The report on aged care makes grim reading. It details evidence of poor food and neglect and instances where staff ratios are unable to deliver the respect and care that the glossy brochures promise. Aged care is a growing industry that needs professional standards to attract career minded people to replace the untrained. Amid all this gloom and doom, one aspect of government service now in place deserves commendation.
In the past, when people in aged care needed to consult a specialist doctor or have treatment at an outdoor clinic the task of getting them to those appointments usually fell to relatives or friends. Often parking was impossible in proximity close to the intended destination and the frail lacked the ability to walk even short distances.
Even worse, some aged residents had no family support and their only movement option was to take a taxi to and from the appointment. If they were lucky, they might be given a transport voucher which reduced the journey price by half, but they were seriously out of pocket.
In New South Wales we now have a a service called " Community Transport ". It comprises a fleet of fully equipped ambulances crewed by both a driver and a medically trained attendant. They pick up residents from nursing homes or aged care homes and deliver them into the waiting rooms of the service provider, and then return them to their place of residence after the consultation or treatment.
These ambulances are decked out in the traditional ambulance livery and and have the consequent road rights. The internal fittings are impressive. Their passenger can travel seated or lay on a traditional wheeled gurney and they are under trained medical care at all times. The attendant has similar training to a paramedic and these ambulance transports are equipped with oxygen and other medical facilities to respond to the patients medical needs.

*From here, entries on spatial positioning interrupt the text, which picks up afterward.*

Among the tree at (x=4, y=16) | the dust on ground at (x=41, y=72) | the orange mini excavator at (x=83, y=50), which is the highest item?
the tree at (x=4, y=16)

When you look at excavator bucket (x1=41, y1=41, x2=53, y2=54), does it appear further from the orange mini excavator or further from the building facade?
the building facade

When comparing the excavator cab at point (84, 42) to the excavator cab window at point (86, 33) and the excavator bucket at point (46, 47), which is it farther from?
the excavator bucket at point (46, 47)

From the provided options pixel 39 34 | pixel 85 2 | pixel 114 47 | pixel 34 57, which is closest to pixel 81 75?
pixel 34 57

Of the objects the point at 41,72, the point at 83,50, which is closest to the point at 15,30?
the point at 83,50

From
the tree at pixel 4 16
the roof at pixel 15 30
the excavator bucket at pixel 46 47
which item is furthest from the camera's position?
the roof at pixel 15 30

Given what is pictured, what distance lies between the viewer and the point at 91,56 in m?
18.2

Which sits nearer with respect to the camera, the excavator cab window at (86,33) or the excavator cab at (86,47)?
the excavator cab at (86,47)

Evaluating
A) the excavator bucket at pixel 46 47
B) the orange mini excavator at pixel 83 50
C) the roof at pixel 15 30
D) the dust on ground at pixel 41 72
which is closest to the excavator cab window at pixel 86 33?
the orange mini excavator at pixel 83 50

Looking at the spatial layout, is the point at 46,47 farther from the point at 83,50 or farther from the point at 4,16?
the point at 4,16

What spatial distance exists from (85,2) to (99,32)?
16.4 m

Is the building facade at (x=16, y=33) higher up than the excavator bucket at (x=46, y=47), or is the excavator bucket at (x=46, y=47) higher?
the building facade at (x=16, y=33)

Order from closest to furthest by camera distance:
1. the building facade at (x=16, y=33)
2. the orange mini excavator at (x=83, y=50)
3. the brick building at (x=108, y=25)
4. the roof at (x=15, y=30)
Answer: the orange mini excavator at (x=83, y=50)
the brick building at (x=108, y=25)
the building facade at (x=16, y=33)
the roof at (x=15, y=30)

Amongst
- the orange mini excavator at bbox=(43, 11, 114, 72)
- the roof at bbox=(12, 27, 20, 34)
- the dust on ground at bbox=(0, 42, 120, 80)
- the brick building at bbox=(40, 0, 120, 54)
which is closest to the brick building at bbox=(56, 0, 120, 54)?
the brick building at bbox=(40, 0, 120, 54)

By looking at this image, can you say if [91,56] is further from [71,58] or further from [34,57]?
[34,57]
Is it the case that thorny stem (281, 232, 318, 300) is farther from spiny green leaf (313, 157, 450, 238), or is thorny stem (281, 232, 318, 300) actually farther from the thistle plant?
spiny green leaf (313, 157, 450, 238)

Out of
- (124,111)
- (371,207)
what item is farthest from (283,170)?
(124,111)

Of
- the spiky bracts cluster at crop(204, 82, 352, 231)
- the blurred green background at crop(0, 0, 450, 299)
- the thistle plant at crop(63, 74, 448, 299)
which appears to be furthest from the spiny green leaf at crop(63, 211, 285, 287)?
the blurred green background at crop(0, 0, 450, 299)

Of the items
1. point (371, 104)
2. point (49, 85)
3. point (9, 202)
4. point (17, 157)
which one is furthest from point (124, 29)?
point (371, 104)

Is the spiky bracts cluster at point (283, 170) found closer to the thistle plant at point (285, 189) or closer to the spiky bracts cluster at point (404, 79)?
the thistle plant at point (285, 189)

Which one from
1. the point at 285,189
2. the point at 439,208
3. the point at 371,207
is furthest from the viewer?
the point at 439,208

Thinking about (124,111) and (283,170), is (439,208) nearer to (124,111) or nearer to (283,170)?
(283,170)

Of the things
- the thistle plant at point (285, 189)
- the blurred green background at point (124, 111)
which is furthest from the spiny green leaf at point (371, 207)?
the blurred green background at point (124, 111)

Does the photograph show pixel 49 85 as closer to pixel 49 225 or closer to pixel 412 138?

There is no charge for this service and the vehicle numbers seem sufficient to meet demand. The attending crews are both efficient and courteous and it seems no aged care resident should now miss a medical appointment because of transport difficulties, and that journey is made in a vehicle specifically configured to carry the patient safely and meet their medical needs.
Obviously, this costs the government a lot of money in providing and running the fleet of vehicles and crewing them with trained and courteous people, but it is fast becoming an essential service in the provision of aged care.

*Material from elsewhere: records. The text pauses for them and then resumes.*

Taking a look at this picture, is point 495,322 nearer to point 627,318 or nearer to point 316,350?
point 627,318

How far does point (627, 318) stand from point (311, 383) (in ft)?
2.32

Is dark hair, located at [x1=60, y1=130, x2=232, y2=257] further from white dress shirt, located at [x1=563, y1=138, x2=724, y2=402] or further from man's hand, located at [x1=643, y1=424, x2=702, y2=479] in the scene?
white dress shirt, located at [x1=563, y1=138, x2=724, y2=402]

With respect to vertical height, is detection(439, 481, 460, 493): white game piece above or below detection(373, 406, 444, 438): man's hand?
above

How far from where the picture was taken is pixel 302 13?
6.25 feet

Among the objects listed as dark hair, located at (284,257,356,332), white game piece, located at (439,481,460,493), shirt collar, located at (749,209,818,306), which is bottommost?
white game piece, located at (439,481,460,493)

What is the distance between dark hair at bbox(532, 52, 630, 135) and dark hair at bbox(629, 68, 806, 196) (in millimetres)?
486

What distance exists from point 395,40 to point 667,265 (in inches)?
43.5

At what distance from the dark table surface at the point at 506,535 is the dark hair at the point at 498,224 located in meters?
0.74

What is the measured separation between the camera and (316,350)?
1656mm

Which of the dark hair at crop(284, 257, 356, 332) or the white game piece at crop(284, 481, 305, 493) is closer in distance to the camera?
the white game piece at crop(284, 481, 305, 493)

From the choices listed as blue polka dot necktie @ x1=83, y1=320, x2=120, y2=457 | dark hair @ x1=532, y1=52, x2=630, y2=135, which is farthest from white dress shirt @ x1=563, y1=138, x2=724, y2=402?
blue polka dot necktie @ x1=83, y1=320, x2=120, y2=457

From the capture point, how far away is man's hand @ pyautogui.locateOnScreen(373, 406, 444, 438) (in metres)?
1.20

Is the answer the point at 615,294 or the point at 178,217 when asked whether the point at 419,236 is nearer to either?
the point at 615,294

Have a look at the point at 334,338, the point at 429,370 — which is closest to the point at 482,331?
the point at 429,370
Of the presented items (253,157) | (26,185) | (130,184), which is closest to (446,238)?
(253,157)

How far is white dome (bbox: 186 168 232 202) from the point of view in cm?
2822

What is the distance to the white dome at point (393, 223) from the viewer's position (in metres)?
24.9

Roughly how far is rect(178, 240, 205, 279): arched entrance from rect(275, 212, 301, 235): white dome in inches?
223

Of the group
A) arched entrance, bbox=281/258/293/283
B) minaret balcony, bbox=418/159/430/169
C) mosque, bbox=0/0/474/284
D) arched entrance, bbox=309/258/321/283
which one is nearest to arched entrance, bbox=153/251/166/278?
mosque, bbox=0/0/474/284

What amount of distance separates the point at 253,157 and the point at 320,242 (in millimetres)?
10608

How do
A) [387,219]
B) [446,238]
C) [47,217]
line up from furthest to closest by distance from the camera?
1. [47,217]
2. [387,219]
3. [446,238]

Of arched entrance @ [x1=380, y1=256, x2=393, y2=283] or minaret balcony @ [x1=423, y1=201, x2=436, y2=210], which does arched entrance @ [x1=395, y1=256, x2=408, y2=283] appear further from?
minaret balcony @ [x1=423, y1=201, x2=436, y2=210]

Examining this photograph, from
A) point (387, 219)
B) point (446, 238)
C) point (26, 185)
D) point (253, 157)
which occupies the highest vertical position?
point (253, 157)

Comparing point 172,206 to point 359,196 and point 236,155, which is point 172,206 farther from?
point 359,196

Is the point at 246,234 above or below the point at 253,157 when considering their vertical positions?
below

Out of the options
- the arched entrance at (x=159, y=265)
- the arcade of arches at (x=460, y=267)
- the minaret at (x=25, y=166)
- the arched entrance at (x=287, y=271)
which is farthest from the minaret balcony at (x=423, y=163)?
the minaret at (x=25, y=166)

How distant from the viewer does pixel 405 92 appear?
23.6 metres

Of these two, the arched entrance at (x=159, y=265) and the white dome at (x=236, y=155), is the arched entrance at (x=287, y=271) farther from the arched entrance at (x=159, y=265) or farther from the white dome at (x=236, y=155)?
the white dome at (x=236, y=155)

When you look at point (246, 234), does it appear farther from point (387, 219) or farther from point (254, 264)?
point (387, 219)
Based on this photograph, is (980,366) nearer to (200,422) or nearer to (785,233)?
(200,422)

What the report now laying in government hands clearly shows is that similar professionalism needs to extend to the aged care industry. At present, some aged care establishments simply recruit untrained people on the basis of long hours at minimum pay levels. This needs to change to a career path where aged care workers seniority advances with their skill component and pay level.
The workings of the Community Transport fleet illustrate what is possible when professional standards are applied to this essential industry.